Data Engineering Pipeline

End-to-end ELT pipeline project covering batch processing with Apache Spark, real-time streaming with Kafka, orchestration with Airflow, and PostgreSQL — all containerized with Docker Compose.

  • Data Engineering
  • ELT
  • Apache Airflow
  • Apache Spark
  • Apache Kafka
  • PostgreSQL
  • Docker
  • Python
  • SQL

A structured exploration of the modern data engineering stack: building ELT pipelines that move, transform, and serve data at scale using the same tools used in industry.

Architecture

The project follows a typical data platform pattern: raw data lands in a source database, gets extracted and transformed by batch/streaming jobs, and lands in an analytical store.

Source DB (PostgreSQL)

   Airflow DAG (orchestration)

  Batch: Apache Spark        Stream: Apache Kafka
       ↓                           ↓
  Transformed data → Analytical PostgreSQL

All components run in Docker Compose, which means the entire platform can be brought up or torn down with a single command.

Components

SQL & PostgreSQL fundamentals

  • Database design: users, films, actors with proper relational modeling (FK constraints, normalised tables)
  • Advanced SQL: INNER JOIN, LEFT JOIN, subqueries, GROUP BY aggregations, UNION/UNION ALL
  • Multi-table joins across films, film_actors, actors for complex queries

Apache Airflow (orchestration)

  • DAG-based workflow definition in Python
  • Scheduling batch extraction jobs to run on a cadence
  • Airflow 3 metadata database migration, user creation, and web UI
  • Docker-based Airflow stack (webserver + scheduler + metadata DB)

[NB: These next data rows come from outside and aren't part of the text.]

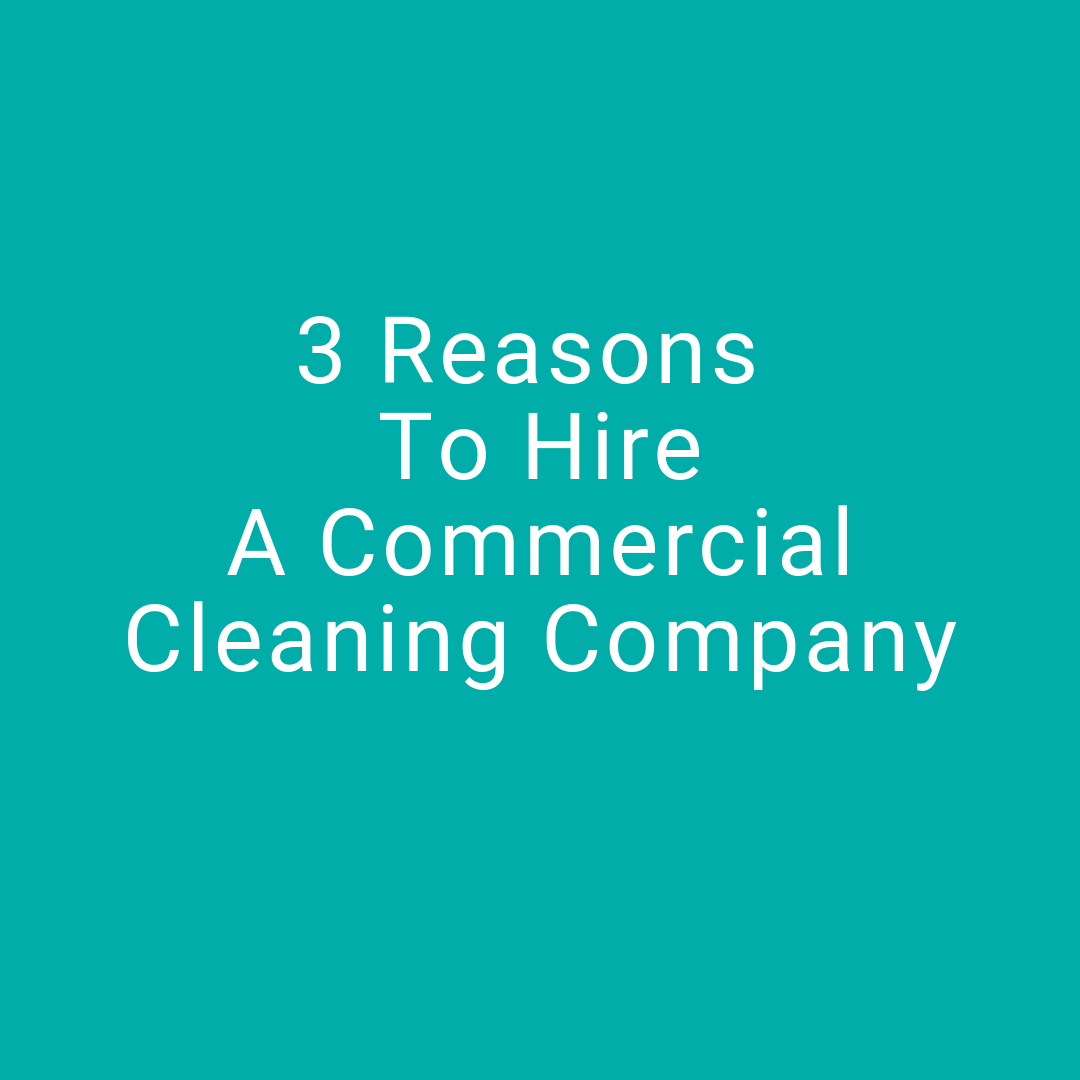 3 Reasons To Hire A Commercial Cleaning Company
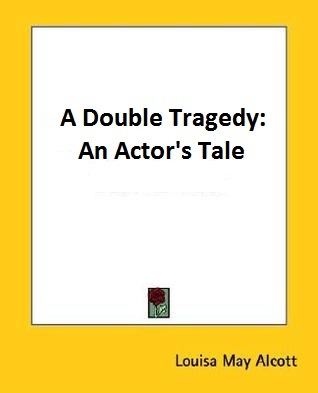 A Double Tragedy:  An Actor's Tale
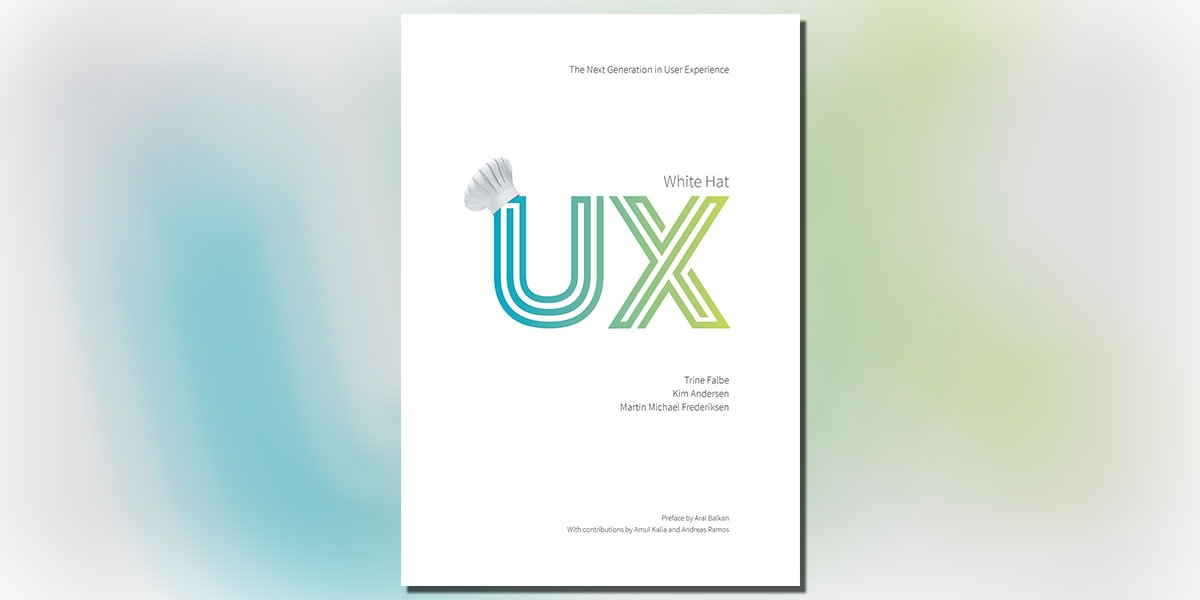 White Hat UX: The Next Generation in User Experience Book Cover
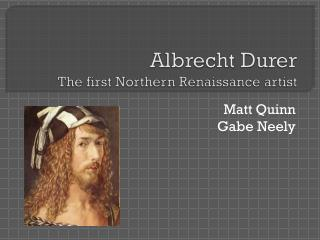 Albrecht Durer The first Northern Renaissance artist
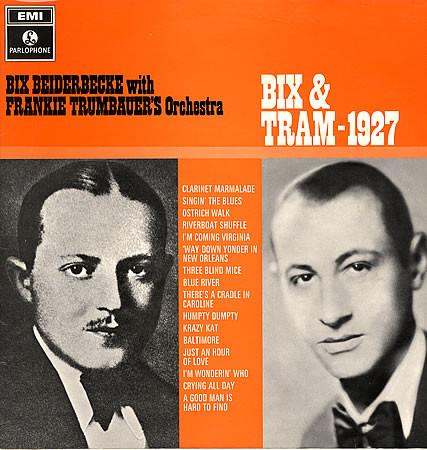 Bix Beiderbecke With Frankie Trumbauer's Orchestra Bix & Tram - 1927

Apache Spark (batch processing)

  • Reading from PostgreSQL source via JDBC
  • DataFrame transformations: filtering, aggregation, schema enforcement
  • Writing results to the analytical store

Apache Kafka (streaming)

  • Producer pushing events in real time
  • Consumer group reading and processing events
  • Kafka running in Docker with Zookeeper

Key takeaway

Setting up Airflow alone requires understanding Docker networking, database initialization order (depends_on with health checks), and Airflow’s internal component model. The complexity of infrastructure is often underestimated — this project makes it visible.